→ **TASK GOAL**:
Continue the piece on backtesting in algorithmic trading from the point where it stops.

→ **PROVIDED PASSAGE**:
________

This is the final post in our 3-part Back to Basics series. You may be interested in checking out the other posts in this series:We’ve also compiled this series into an eBook which you can download for free here.
Nearly all research in algorithmic trading is empirical. It’s based on observation and experience, unlike theory, which rests on assumptions, logic, and mathematics.
We often begin with a theoretical model, say, a time-series framework that we think describes the data, and then use empirical methods to test those assumptions. But no one would risk money on a model without first checking it against real observations. Every model is built on assumptions, and to my knowledge, no one has ever devised a complete model of markets from first principles.
Empirical research, then, is always central to developing trading systems. The challenge is that experiments often require thousands of observations. Market data arrives in real time, so collecting enough can take ages. Make a mistake in setup, or come up with a new idea, and you’re back to the beginning. It’s a painfully slow way to learn.
The alternative is simulation. By running experiments on historical data, we can compress time and test countless variations. In trading, this process is called backtesting. It gives immediate feedback on how an idea might have worked in the past. Of course, backtesting is hardly perfect, it comes with its own set of traps. That’s what this article sets out to explore.
Why Backtesting Matters in Algorithmic Trading?
Before I get too deep into backtesting theory and practice, I want to step back and ask why we’d backtest at all. I’ve already said it lets us do empirical research quickly and efficiently. But do we really need that? I mean, everyone knows you just buy when the RSI drops below 30, right?
Obviously, that was rhetorical. My point is to call out a subtle but dangerous way of thinking that sneaks in if we’re not careful. I know most Robot Wealth readers already get this, but over the last couple of years I’ve worked with plenty of people from non-mathematical or non-scientific backgrounds who struggle with it, sometimes without even realising. This feels like the right place to address it.
The Illusion of Simple Trading Rules
In a deterministic world, well-defined cause and effect, natural phenomena can be captured by neat mathematical equations. Engineers and scientists will think immediately of Newton’s laws: clear rules that predict outcomes from initial conditions, solvable with high school maths.

________

→ **DATA LINES**:
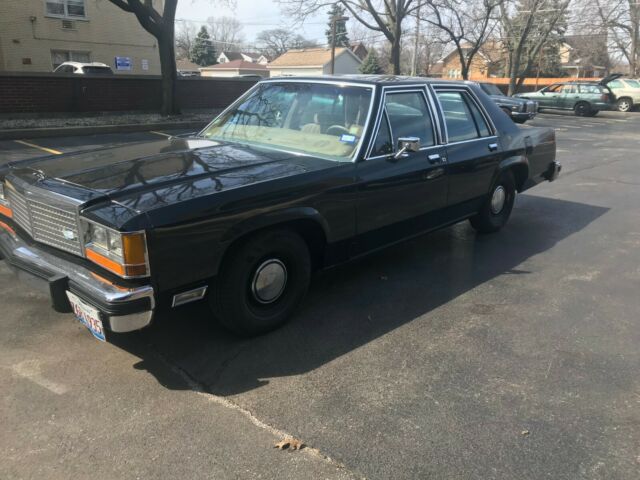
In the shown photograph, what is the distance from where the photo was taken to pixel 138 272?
273cm

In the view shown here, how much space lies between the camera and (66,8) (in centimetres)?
2350

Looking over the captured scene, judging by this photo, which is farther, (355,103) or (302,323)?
(355,103)

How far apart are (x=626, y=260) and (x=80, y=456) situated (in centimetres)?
520

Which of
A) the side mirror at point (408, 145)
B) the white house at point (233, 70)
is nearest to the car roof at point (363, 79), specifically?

________

→ **RESULT FOR THIS TASK**:
Markets, though, aren’t deterministic. The information we digest doesn’t map cleanly to future states. The RSI dropping below 30 doesn’t cause prices to rise. Sometimes prices rise, sometimes they fall, sometimes nothing happens at all. At best, we can say more buyers than sellers pushed things around.
Most people accept this. Yet I’ve seen the same people who admit markets aren’t deterministic follow trading rules simply because they read them in a book or online.
Why? I have a few theories, but the strongest is that it’s easy to believe what we want to believe. And nothing is more appealing than the idea that repeating a simple action will make you rich. It’s a seductive trap, even if your rational mind knows better and you haven’t questioned the assumptions behind that system you adopted.
I’m not suggesting all DIY traders fall for it, but I’ve noticed it often enough. If you’re new to trading, or struggling for consistency, it’s worth reflecting on.
Backtesting as a Reality Check
I hope it’s clear now why backtesting matters. Some trading rules will make money, most won’t. And the ones that do don’t work because they describe natural laws, they work because they capture some market trait that, over time, tilts the odds in your favour. You can never know how any single trade will turn out, but you can sometimes show that, in the long run, your chances look pretty good. Backtesting on past data gives us the framework to test those ideas and see whether the evidence supports them or not.
Simulation vs Reality in Backtesting
You might have noticed that in the descriptions of backtesting above I used the words simulation of reality and how our model might have performed in the past. These are very important points! No simulation of reality is ever exactly the same as reality itself.
All Models Are Wrong, Some Are Useful
Statistician George Box said it best: “All models are wrong, but some are useful” (Box, 1976). The key is making our simulations useful, or fit for purpose. A monthly ETF rotation strategy doesn’t need the same detail as a high-frequency stat-arb model. What matters is that the simulation is accurate enough to support real decisions about allocating to a strategy.
So how do we build a backtesting environment we can trust as a decision-support tool? It’s not trivial. Biases and pitfalls lurk everywhere, and they can throw results completely off. But that’s part of the appeal. In my experience, the people drawn to algorithmic trading rarely shy away from a challenge.
Fit for Purpose, Not Perfect
At its simplest, backtesting means running your trading algorithm on historical data and tallying the profit and loss. Sounds straightforward, but in practice it’s alarmingly easy to produce inaccurate results or introduce bias that makes the whole exercise useless for decision-making.
To avoid that, we need to think about two things:
- The accuracy of the simulation, and
- The experimental framework we use to draw conclusions.
Both matter if you want any confidence in your results. I can’t stress enough how critical this is, get it wrong and all your effort is wasted. Most algorithmic traders pour countless hours into research and testing, and it’s tragic when poor methodology renders it meaningless. The next sections dig into these issues.
Ensuring Simulation Accuracy
If a simulation isn’t a close reflection of reality, what use is it? Backtests need to mimic real trading closely enough to serve their purpose. In theory, they should produce the same trades and results you’d get running the system live over the same period.
To judge accuracy, you need to understand how the backtest generates results, and where its limits lie. No model can perfectly capture the market, but a well-built one can still be useful if it’s fit for purpose. The goal is to get as close to reality as possible while staying conscious of the gaps. Even the best backtesting setups have them.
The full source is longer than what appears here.